The structures of the intact synaptosomal plasma membrane vesicles (SPMVs) isolated from bovine cerebral cortexs, and the outer and the inner monolayer separately, were evaluated with 1,6-diphenyl-1,3,5-hexatriene (DPH) and 1,3-di(1-pyrenyl)propane (Py-3-Py) as fluorescent reporters and trinitrophenyl groups as quenching agents. The methanol increased bulk rotational and lateral mobilities of SPMVs lipid bilayers. The methanol increased the rotational and lateral mobilities of the outer monolayers more than of the inner monolayers. n-(9-Anthroyloxy)stearic acid (n-AS) were used to evaluate the effect of the methanol on the rotational mobility at the 16, 12, 9, 6, and 2 position of aliphatic chains present in phospholipids of the SPMVs outer monolayers. The methanol decreased the anisotropy of the 16-(9-anthroyloxy)palmitic acid (16-AP), 12-(9-anthroyloxy)stearic acid (12-AS), 9-(9-anthroyloxy)stearic acid (9-AS), and 6-(9-anthroyloxy)stearic acid (6-AS) in the SPMVs outer monolayer but it increased the anisotropy of 2-(9-anthroyloxy)stearic acid (2-AS) in the monolayers.

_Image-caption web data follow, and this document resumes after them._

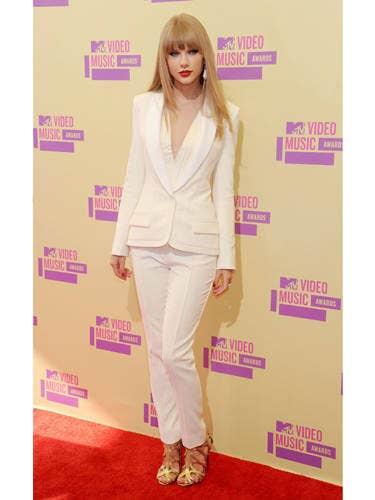 Clothing, Sleeve, Outerwear, Pink, Magenta, Style, Purple, Fashion model, Fashion, Bangs,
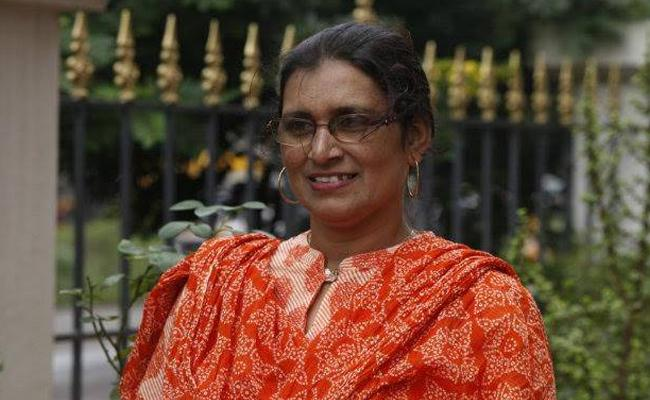 Shireen Dalvi  to return State Sahitya Akadami Award protest against #CAB2019  - Sakshi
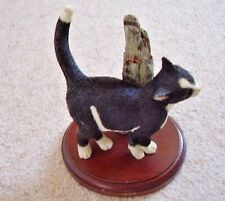 Collectable Sherratt and Simpson England cat figure-ornament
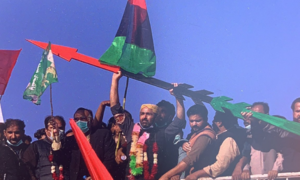 PPP workers cross hurdles to enter Multan stadium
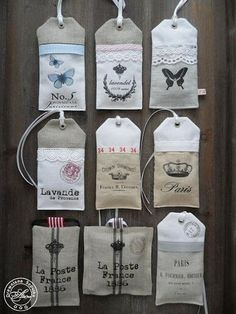 """Lavendelbeutelchen in Form von """"Tags"""" Lavender Crafts, Lavender Bags, Lavender Sachets, Fabric Crafts, Sewing Crafts, Sewing Projects, Mini Bebidas, Scented Sachets, Fabric Embellishment"""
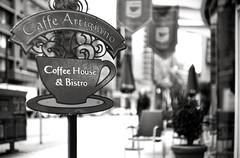 Street - Film Leica (Photo Alan) Tags: blackwhite blackandwhite street streetphotography streetfilm coffee coffeeshop vancouver canada film filmcamera filmscan filmleica filmstreet outdoor leicaiiif leicasummarit5cmf15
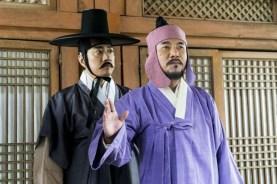 Oh Dal-su et Kim Myung-min dans Detective K: Secret of the Living Dead (2018)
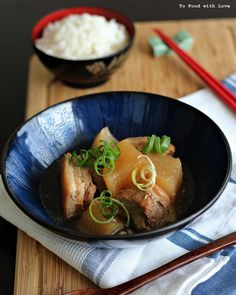 Pork belly with Daikon. Melt-in-your-mouth tender pork belly simmered with daikon Easy Japanese Recipes, Asian Recipes, Japanese Food Sushi, Japanese Diet, Pork Belly Recipes, Asian Cooking, Fun Cooking, Lunch Menu, Pork Dishes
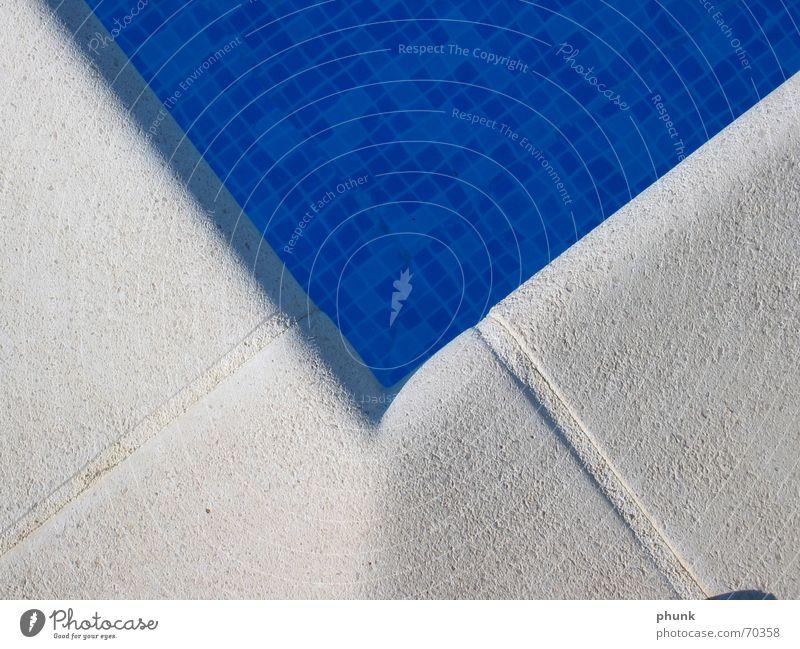 pooleck Wasser blau kalt Stein nass Ecke Schwimmbad kühlen schimmern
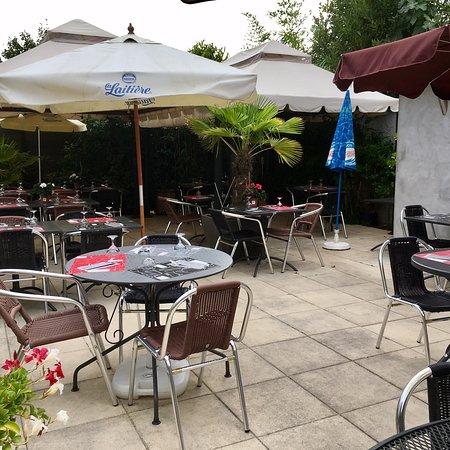 Terrasse printemps bar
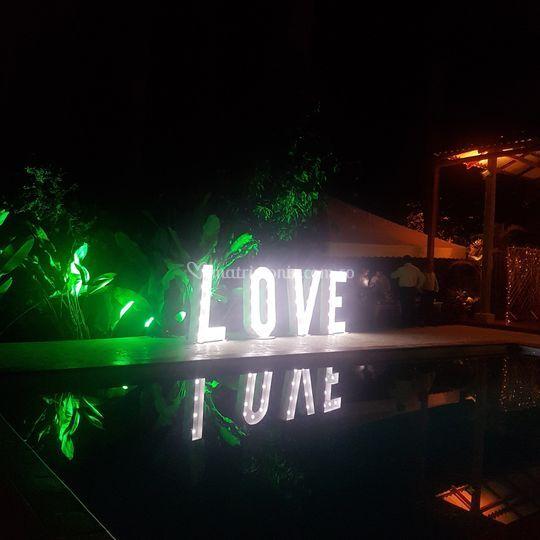 Amor bajo las estrellas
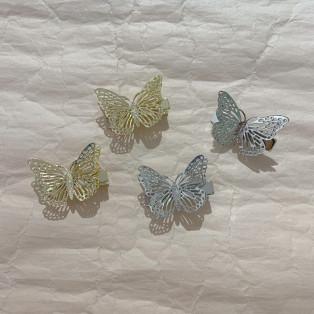 new❤︎蝶々モチーフヘアクリップ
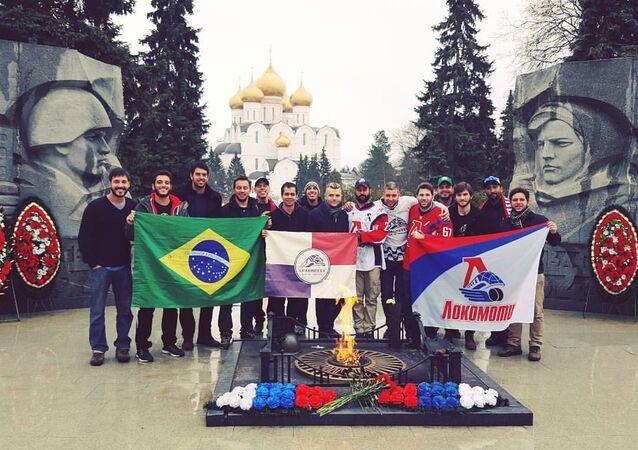 Jogadores do Lokomotiv Rio foram à Rússia a convite do fã-clube do Lokomotiv Yaroslavl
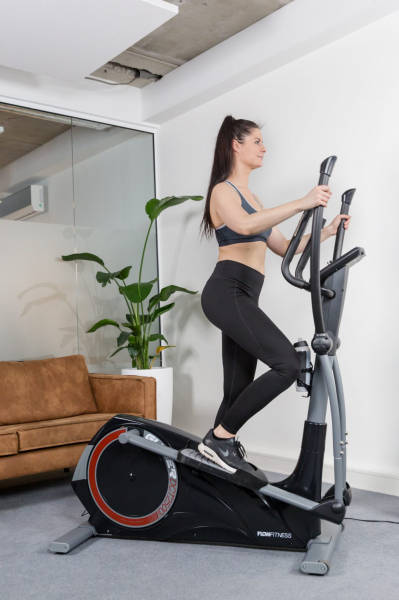 Eliptický trenažér Flow Fitness DCT2500i promo fotka 2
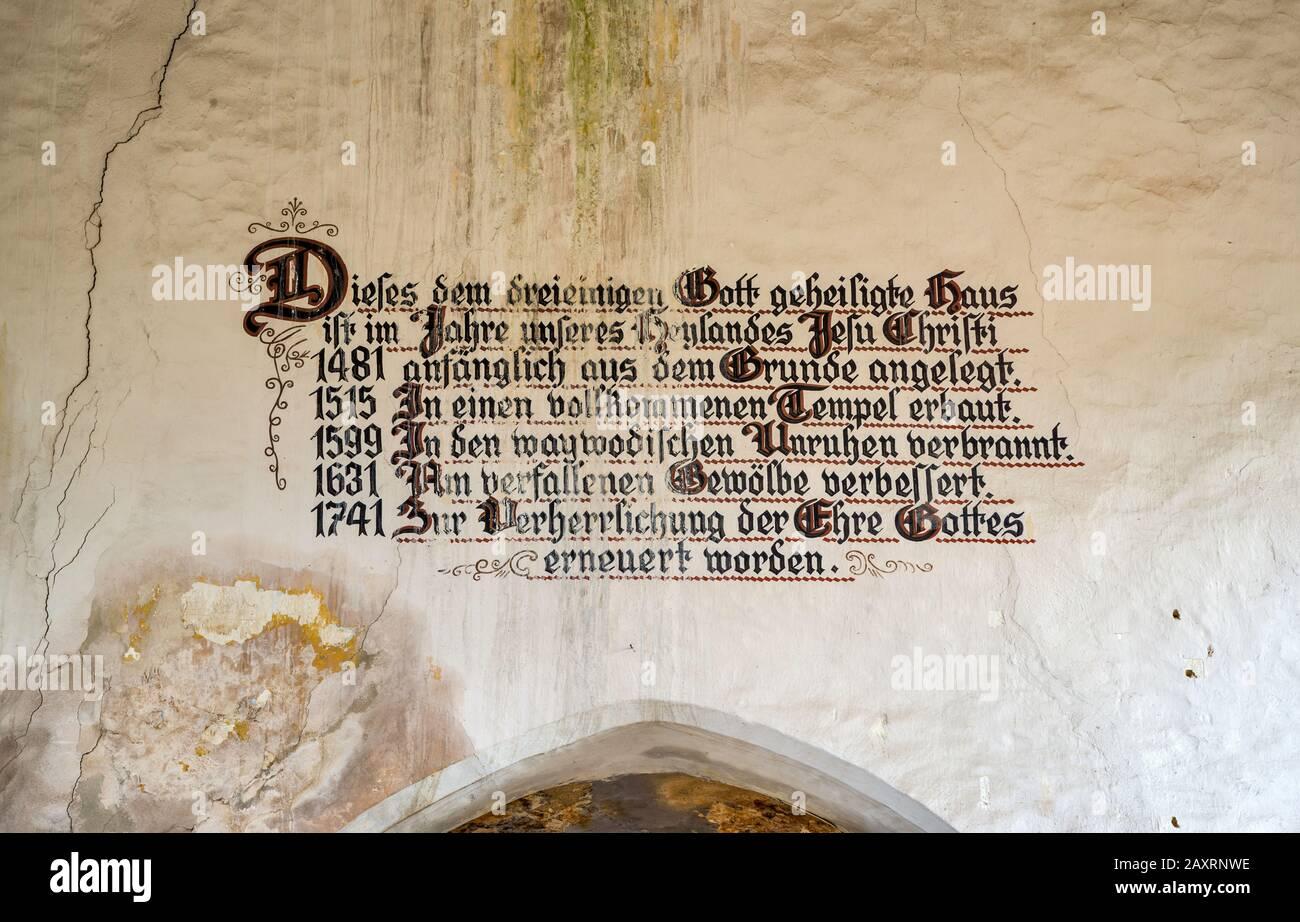 Testo in lingua tedesca in stile gotico all'interno della chiesa medievale fortificata sassone in rovina a Dobirca, ex tedesco, ora Gipsy villaggio, Transilvania Romania Foto Stock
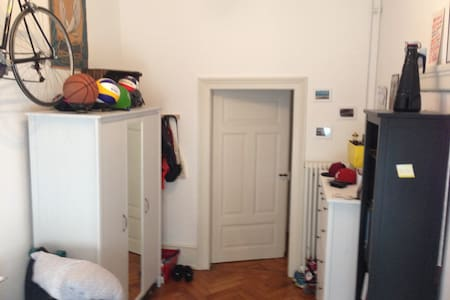Super, gemütliches Altbauzimmer! Zentrumsnah - Freiburg - Apartment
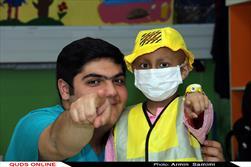 در بخش کودکان سرطانی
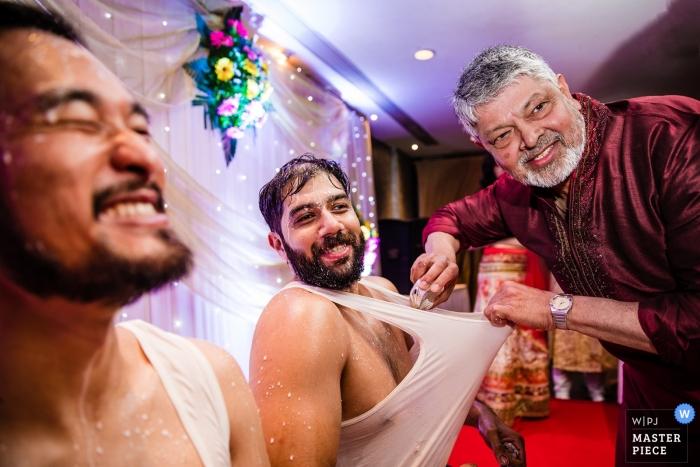 Mumbai, India Wedding photograph of the guys | Maharashtra Wedding Photography Award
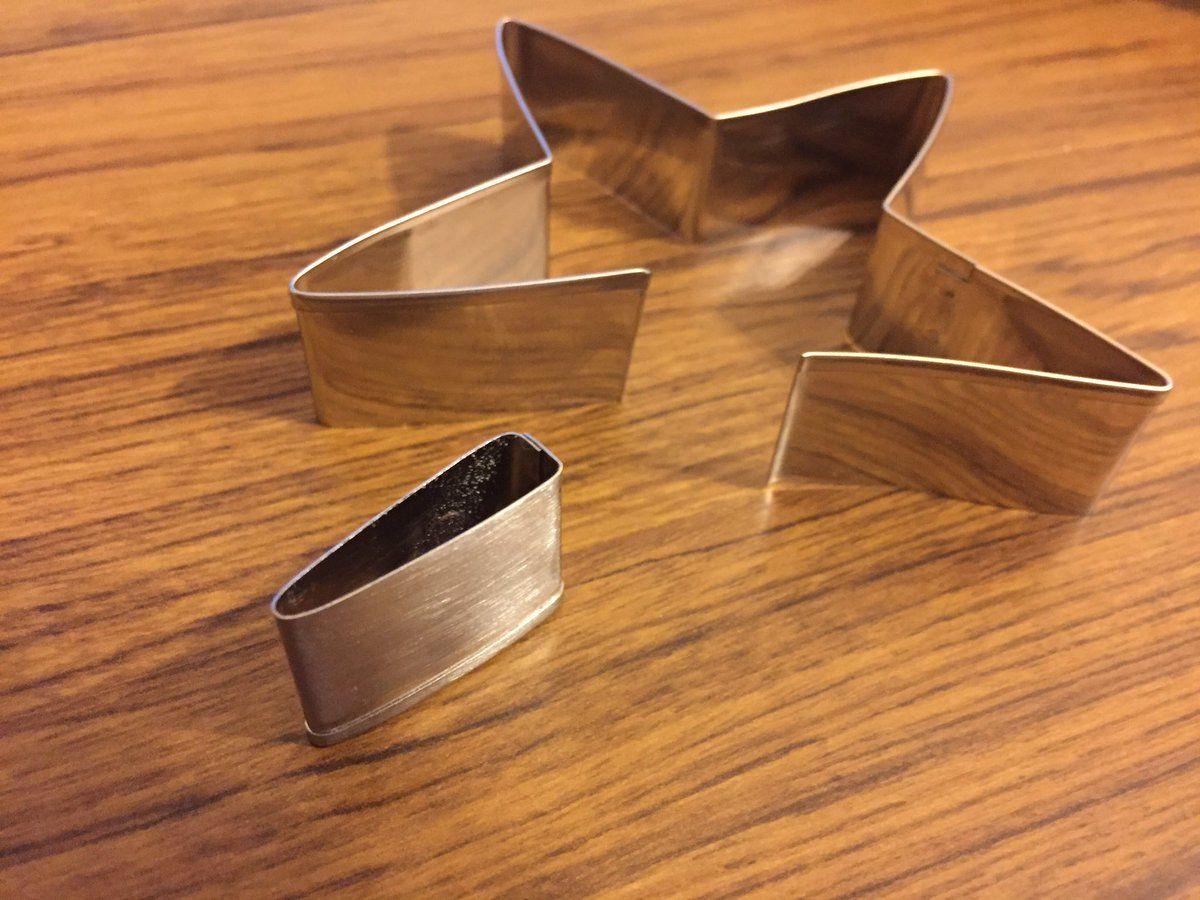 """マクシ@刀剣乱舞膝丸製作レポ!さんのツイート: """"@Maxifactory 【おすすめ100均素材】『ステンレスクッキー抜き型』幅約1.9cmで星型はコス用刀身の鎺(ハバキ)、丸型は縁や頭といった金属部品の製作におすすめです。(切り口に注意) #レイヤーのオススメ商品プレゼン大会 https://t.co/WXuXtbIg1h"""""""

The magnitude of the increased rotational mobility by the methanol was in the order at the position of 16, 12, 9, and 6 of aliphatic chains in phospholipids of the outer monolayers. Furthermore, the methanol increased annular lipid fluidity and also caused membrane proteins to cluster. The important finding is that was far greater increase by methanol in annular lipid fluidity than increase in lateral and rotational mobilities by the methanol. Methanol alters the stereo or dynamics of the proteins in the lipid bilayers by combining with lipids, especially with the annular lipids. In conclusion, the present data suggest that methanol, in additions to its direct interaction with proteins, concurrently interacts with membrane lipids, fluidizing the membrane, and thus inducing conformational changes of proteins known to be intimately associated with membranes lipids.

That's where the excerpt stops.